La duperie n’a pas un goût amer seulement dans les milieux islamistes palestiniens. Dans la maison OLP aussi. Mahmoud Abbas peut bien faire preuve de fermeté à l’égard des lanceurs de roquettes -le Hamas assimile son geste à un coup de poignard dans le dos-, mais pas de souplesse à l’adresse des négociateurs, si certains venaient à mesurer un pas en avant. Et ce ne sera pas Ariel Sharon qui sera leur meneur. Son refus indiscutable de se rendre à Londres en dit trop sur sa stratégie de la temporisation qui, elle, tournerait à l’avantage de l’axe Washington - Tel-Aviv dans sa logique d’anéantissement de toute menace régionale.

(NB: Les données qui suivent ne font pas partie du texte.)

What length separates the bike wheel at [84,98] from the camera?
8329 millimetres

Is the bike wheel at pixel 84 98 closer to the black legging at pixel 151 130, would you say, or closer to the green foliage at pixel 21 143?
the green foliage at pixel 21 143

L’appel de jeudi dernier du locataire de l’Elysée à la relance « sans délai » de la « feuille de route » pourrait se heurter à la politique de démembrement de Sharon face au cercle des pays durs du Moyen-Orient. L’Iran et la Syrie en tête de liste, bien sûr.

« La recherche de la paix au Proche-Orient ne saurait s’accommoder de la persistance de schémas archaïques », déclarera le président Chirac qui semble quasi persuadé que l’année 2005 est celle du renouveau dans les liens transatlantiques et du multilatéralisme. Le quartette en fera-t-il preuve après la présidentielle palestinienne de ce dimanche ? Les signes de bonne volonté qu’a montrés jusqu’ici Ariel Sharon ne concerneraient que le scrutin au bout duquel Mahmoud Abbas devrait sortir vainqueur. S’il en est ainsi, son premier vrai test vis-à-vis du trio Bush-Blair-Sharon serait de faire taire les armes dans Ghaza sans ses colons. Il a promis de réussir sa seconde tentative de démilitarisation mais uniquement par le dialogue. Un dialogue inter-palestinien hautement risqué où Ariel Sharon excelle dans le torpillage à distance.